- TEXT PROVIDED -
□ □ □
Get Outside in the U.S.A.

‘Tis the season to get outside. Frolic in the sunshine at these five open-air events across America.

Tango in the woods:

Tanglewood, the world-renowned music festival and summer home of the Boston Symphony Orchestra (BSO), marks two major milestones in 2015: the 75th anniversary of the Berkshires-based Music Center (alums include Seiji Ozawa and Wynton Marsalis) and the inaugural season of BSO Music Director Andris Nelsons.

The celebratory lineup includes Tony Bennett and Lady Gaga; Yo-Yo Ma; and the Boston Pops; plus perennial events such as the day-long Tanglewood on Parade, which ends with fireworks.

Unleash your inner cowboy:

Pony up and chow down at Kansas’ biggest Old West fest. Top draws at Dodge City Days include the Roundup Rodeo, Food Truck Wars, and a longhorn cattle drive along Wyatt Earp Boulevard—be sure to sit on the north side for frighteningly close views.

This year’s festival, which takes place July 24-August 2, salutes the 150th anniversary of Fort Dodge, the frontier fort built to protect pioneer wagons traveling on the Santa Fe Trail.

Engage in urban exploration:

Named for Chicago’s zip code prefix, the 606 is a linear park-and-trail system that links four community parks and four northwest neighborhoods: Wicker ParkBucktown, Humboldt Park, and Logan Square.

Spanning the urban oasis is the centerpiece Bloomingdale Trail, a multiuse skyway built on a former elevated railroad. At the western trailhead, climb the mounded Exelon Observatory for unexpected hilltop views of the flat Windy City.

Basque in culture in Idaho:

Staged every five years, Jaialdi is a multisensory bash celebrating all things Basque.

At the Basque Block, the cultural heart of Boise’s thriving Basque community, sip festival favorite kalimotxo, or red wine and Coke over ice; learn the jumping jota folk dance steps; and witness farm feats of strength such as oxcart pulling and hay bale throwing.

Walk and smell the flowers:

When Rocky Mountain National Park was established in 1915, Colorado Mountain Club (CMC) members led a campaign to protect, not pick, the wildflowers.

Celebrate the park’s 100th birthday in 2015 by joining a free, CMC-led wildflower walk. Certified native plant masters accompany each group to identify the flora, which ranges from the ubiquitous columbine to the rarely seen yellow snow lily, growing in remote reaches of the park.
□ □ □
- DATASET EXTRACT -
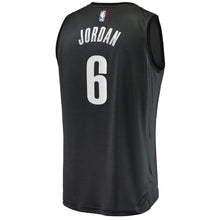 Load image into Gallery viewer, DeAndre Jordan Brooklyn Nets Fanatics Branded Fast Break Jersey Charcoal - Statement Edition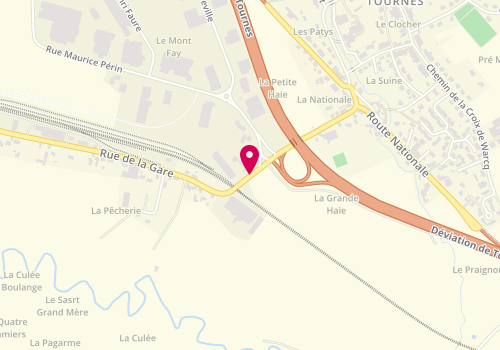 Plan de Bulcourt Aubry (STE), 28 Bis Rue de la Gare, 08090 Tournes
□ □ □
- TO DO -
1 - According to the article on open-air events, on what dates does this year's Dodge City Days festival take place?
2 - Summarize the article on open-air events in two sentences.

- RESPONSES -
1 - July 24 through August 2.

2 - The article invites readers to get outside at five open-air events across America. These include the Tanglewood music festival, Dodge City Days in Kansas, Chicago's 606 park-and-trail system, the Jaialdi Basque festival in Boise, and free wildflower walks celebrating Rocky Mountain National Park's 100th birthday.